─── TEXT FOR ANALYSIS ───

We get this question on the phone almost daily — “why should I book you when I can just grab a taxi at the airport?” It’s a fair question and the honest answer is: sometimes you shouldn’t. A short ride in daylight with one bag doesn’t need a pre-booked private driver. Other situations very much do.
This is the conversation we have with first-time visitors to Montenegro who are weighing the two options. We’re a private transfer company, but we’d rather give you a real comparison than oversell — booking the wrong service for your trip wastes everyone’s time.
Quick facts about the two airports
- Tivat Airport (TIV): The coastal airport, 4 km from Tivat town. Closest to Kotor (8 km), Budva (22 km), Sveti Stefan (28 km).
- Podgorica Airport (TGD): The capital airport, 11 km south of Podgorica. Closest to inland routes; ~65 km to Budva, ~90 km to Kotor, ~75 km to Kolašin.
- Both airports: Have an official taxi rank, often with a queue in summer. Both also have private transfer pickup areas.
- Bus service: Limited — neither airport has frequent direct buses to most destinations. Plan accordingly.
Live arrivals, departures, and parking information for both airports are published on the official Airports of Montenegro site.
When a regular taxi works fine
We’re not going to pretend you should book us for everything. A taxi is genuinely the better choice in some situations:
- Tivat airport to Tivat town centre. 4 km, 10 minutes. A taxi for €10-€15 makes complete sense. No need to pre-book a private car.

─── DATA LISTING ───

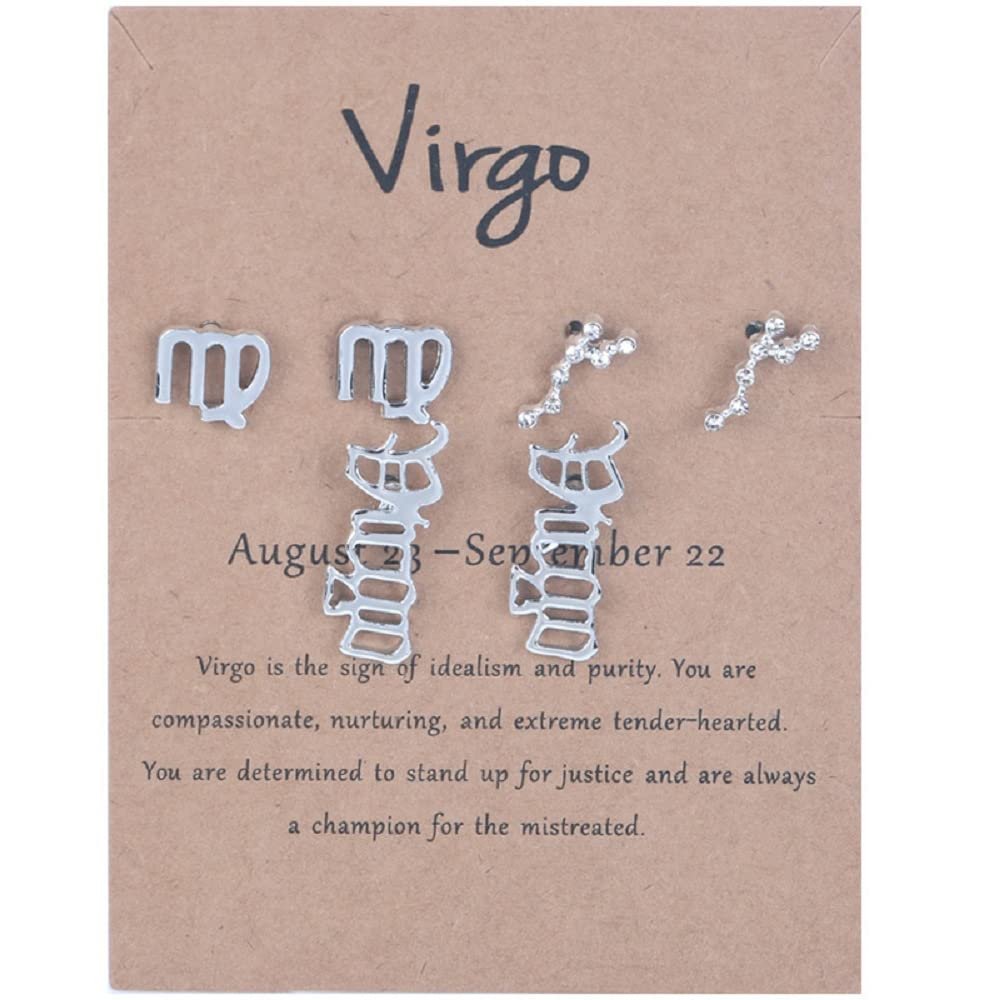 3 Pairs New Card Packaging Horoscope Zodiac Stud Earrings 12 Constellation Astrology 18K Gold Plated Little Ear Stud for Women Friendship Jewelry Gift -Virgo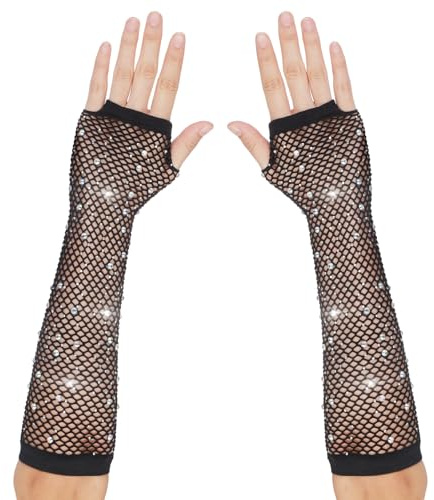 Lusofie Fishnet Gloves Fingerless With Rhinestone Long Fingerless Mesh Gloves for Women Girls 80s Halloween Scene Accessories(Black)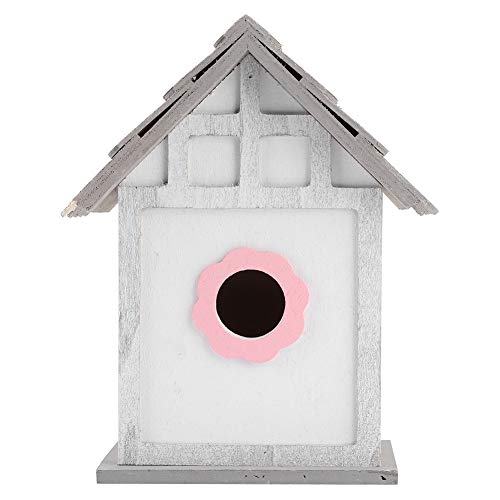 Rosa Vogelhaus aus Holz DIY Holz Vogelhäuser mit Kleinem Ständer Vogelhäuschen für Draußen Geeignet für Kleine Vögel, Schwalben, Papageien(19x16x12cm/7.5x6.3x4.7in) von Tissting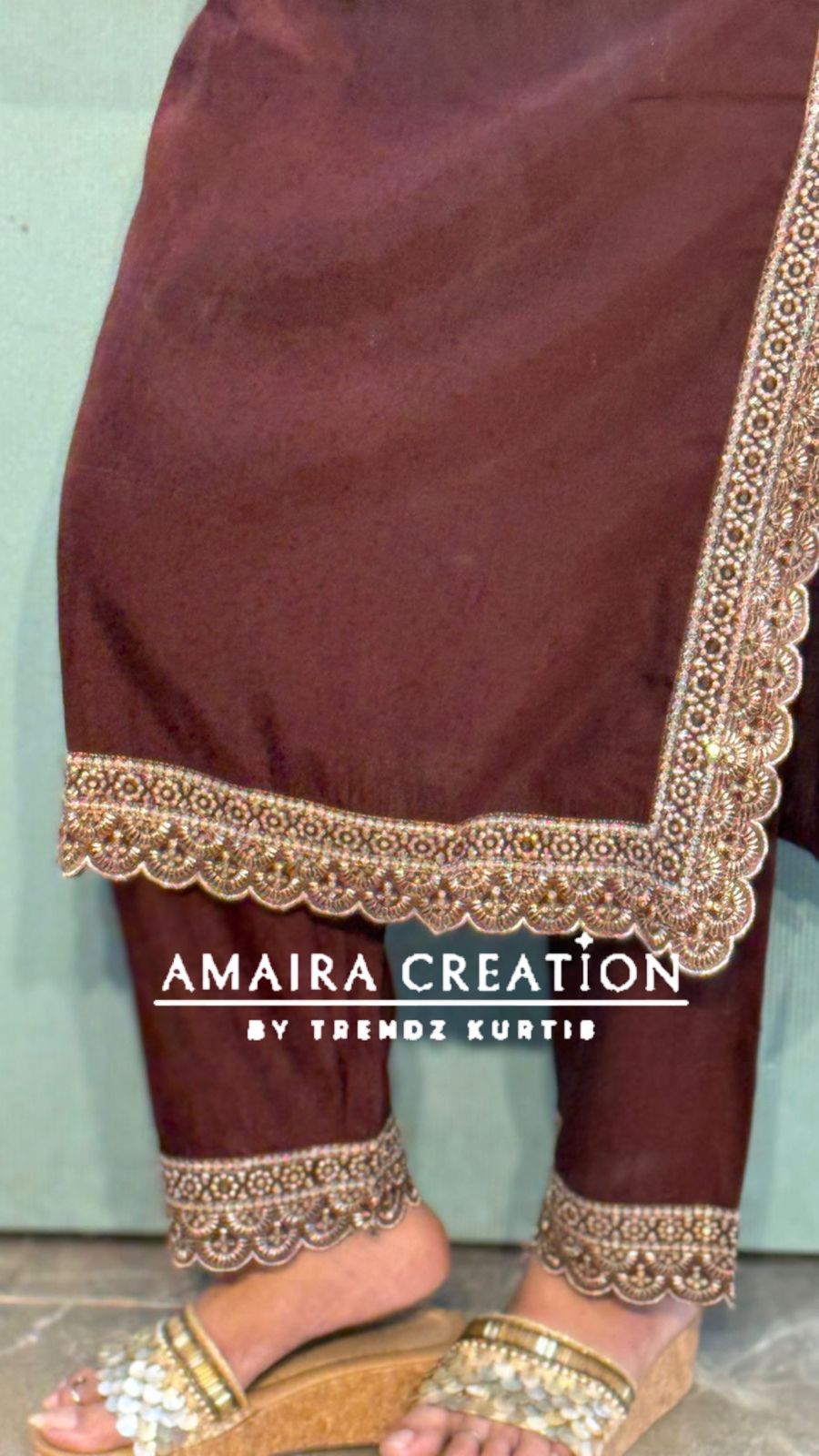 Premium Silk Beautiful Neck Detailing Pant Set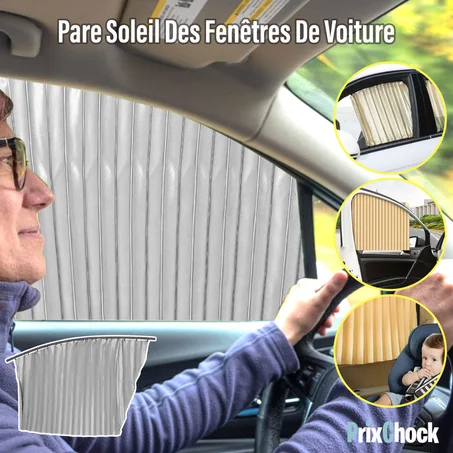 Rideaux Automobiles Magnétiques en Or pour Vitres Latérales de Voiture Pack de 4 Rideaux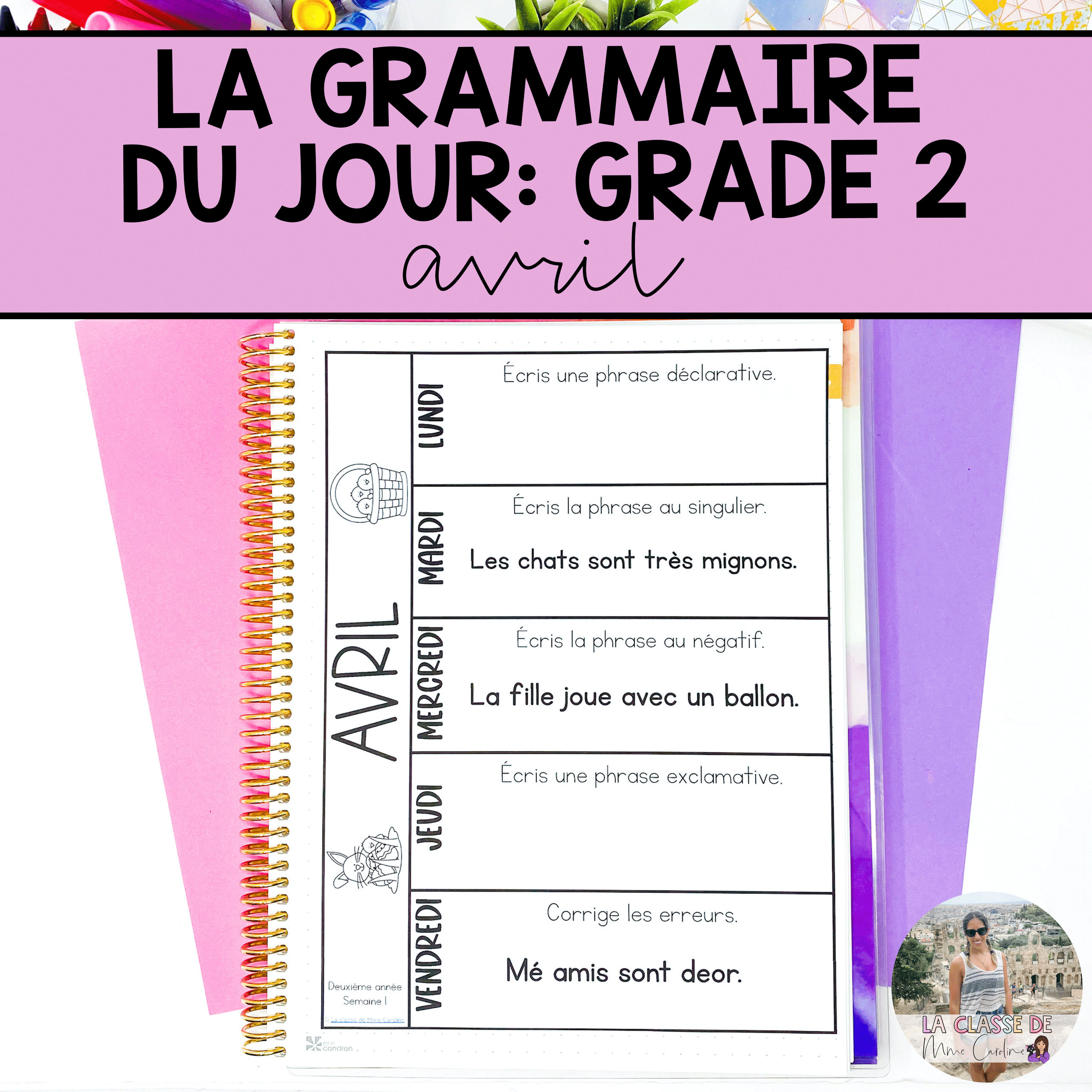 Grade 2 French Grammar Activities Interactive Notebook - April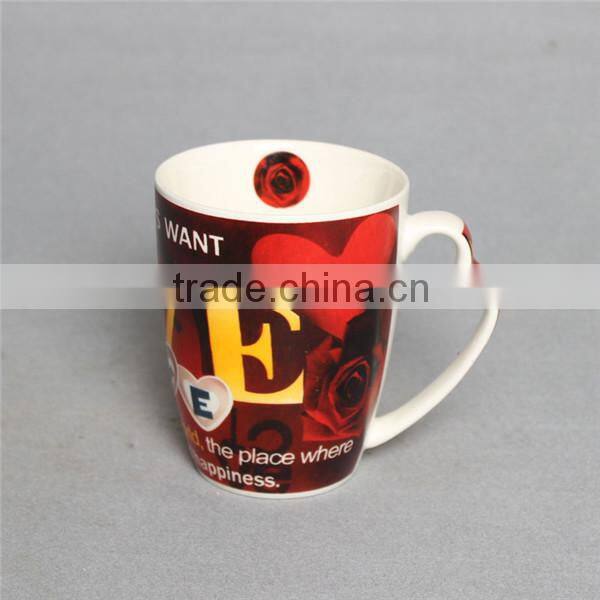 2015 customize white new bone china mugs with decal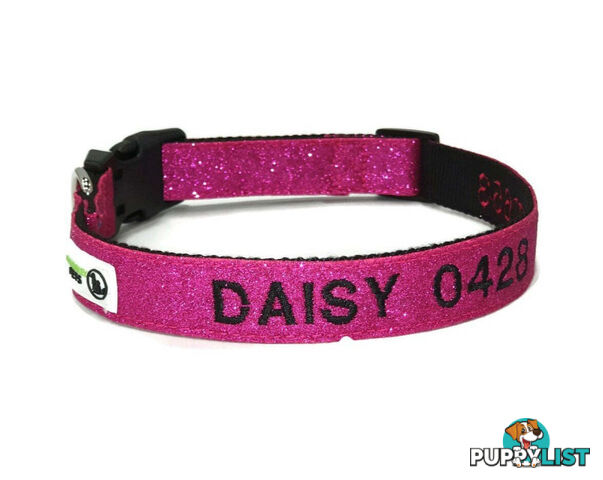 Doggie ID Collar - Bling Glitter Overlay Nylon Collar, Embroidered Personised Custom. - GC-DIC-BLING-XS-SLV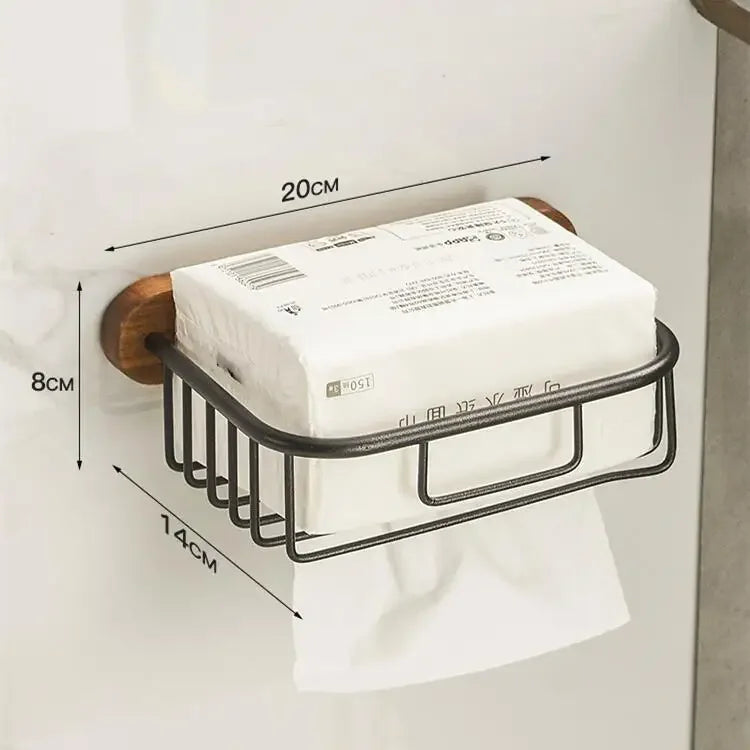 Walnut wood toilet paper holder with integrated shelf, modern bathroom hardware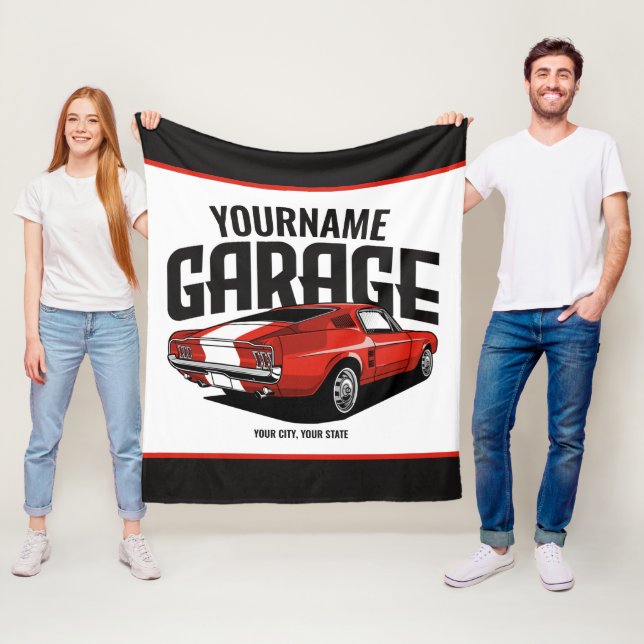 Personalised Muscle Car 1967 Red Fastback Garage Fleece Blanket (In Situ)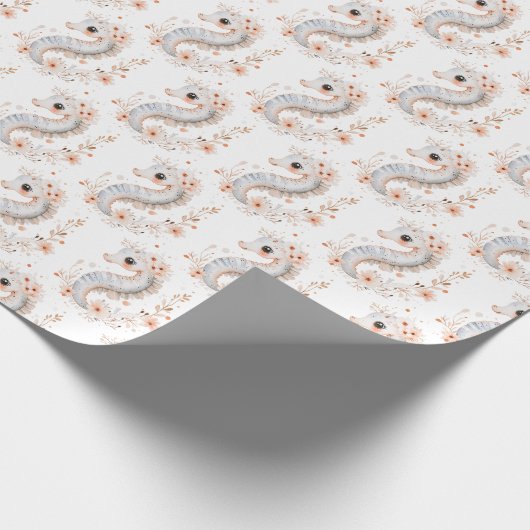 Cute Seahorse Cadeaupapier (Hoek)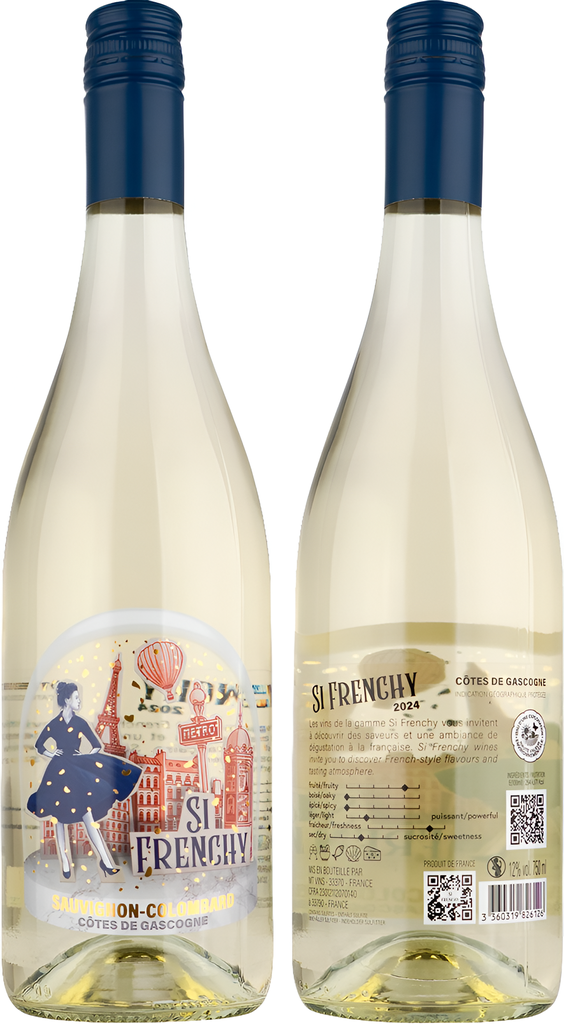Si Frenchy White Wine - Sauvignon Colombard Gascogne 2024 12% ABV X 6 X 750ml FRANCE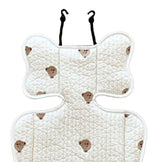 Soft Baby Stroller Seat Cushion Breathable Pure Cotton Infant Car Seat Head Neck Body Support Thin Style Bear - Extra Image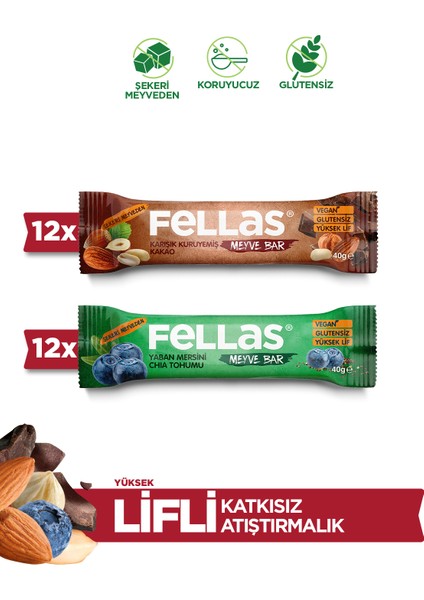 Meyve Bar 40G Ikili Kutu 24 Adet (Yaban Mersinli x 12 + Kuruyemişli x 12)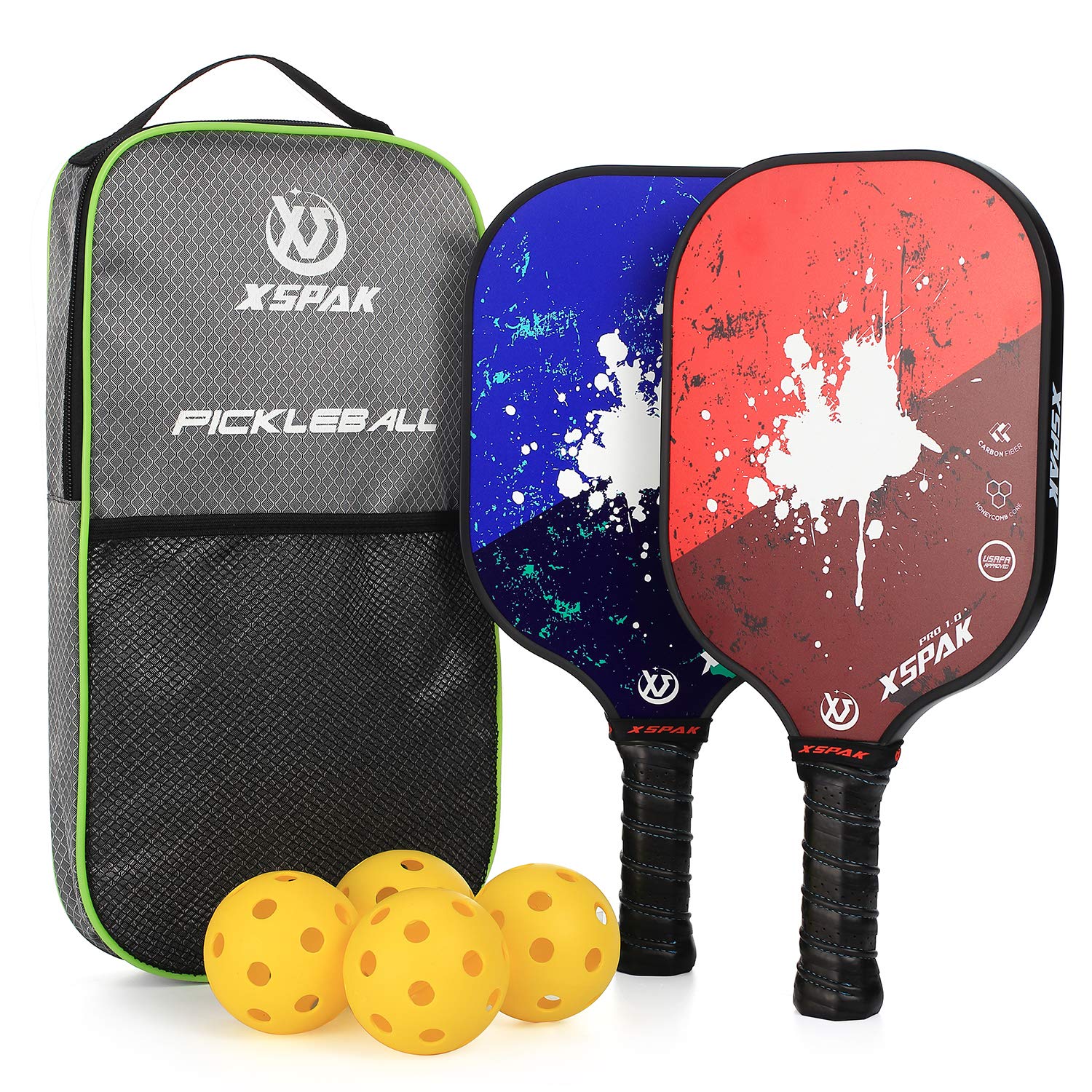 XS XSPAK Pickleball Paddle - USAPA Approved Lightweight Graphite Carbon Fiber Racket with Polypropylene Honeycomb Core | Includes Protective Cover | Perfect for Tournaments, Recreational Play & Outdoor Sports
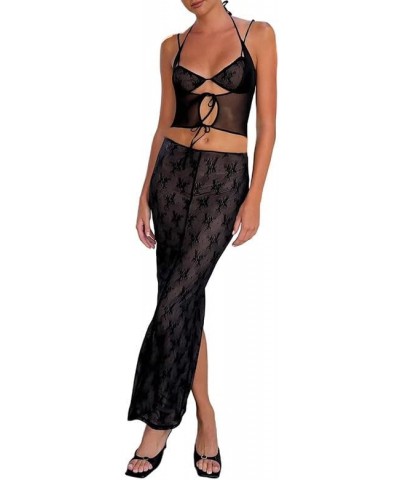 Women y2k 2 Piece Long Skirt Set Sexy Spaghetti Strap Sleeveless Crop Top Bodycon Maxi Skirt 2PC Summer Dress Outfit Black6 $...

───

| WHAT TO WORK ON |
Pick up the page on Montenegro airport taxis and private transfers after its last line and keep writing it. The items stand apart from the page on Montenegro airport taxis and transfers.

| TASK OUTPUT |
- Solo traveler with a backpack and daylight arrival. Short distance, no luggage stress, no language barrier (most taxi drivers handle basic English). A taxi works.
- Spontaneous decisions. You changed your mind about where to go, you’re already at the airport, the taxi rank is there. Use it.
- Trips under 15 km in daylight. The price difference is small, the convenience of grabbing the next available car beats waiting for a pre-arranged pickup.
If your trip fits one of these and you’re a confident traveler, save your money — use the taxi rank.
When a private driver actually saves you money or stress
The math changes the moment any of these factors apply:
Group of 3+ people. A standard Montenegro taxi (Skoda Octavia or similar) seats 4 including the driver — so 3 passengers maximum, often only 2 with full luggage. A family of 4 with suitcases means two taxis, doubling the cost. Our minivan handles 6-8 people with luggage in one car for less than two taxis.
Distance over 30 km. A taxi from Tivat airport to Kolašin (130 km) on a meter is unpredictable — some drivers will refuse, some will quote a flat rate after you’re in the car. Pre-booked private transfer for the same drive is around €130-€160 fixed. From Podgorica airport to the coast it’s similar logic.
Cross-border trips. Tivat to Dubrovnik, Podgorica to Mostar, Kotor to Trebinje — these require Green Card insurance extensions. Most local taxis don’t have it. The few that do quote on the spot at premium rates. Pre-booked transfers do these routes daily and the paperwork is in order before you book. The Tivat to Dubrovnik route is the most-asked-about cross-border drive we run.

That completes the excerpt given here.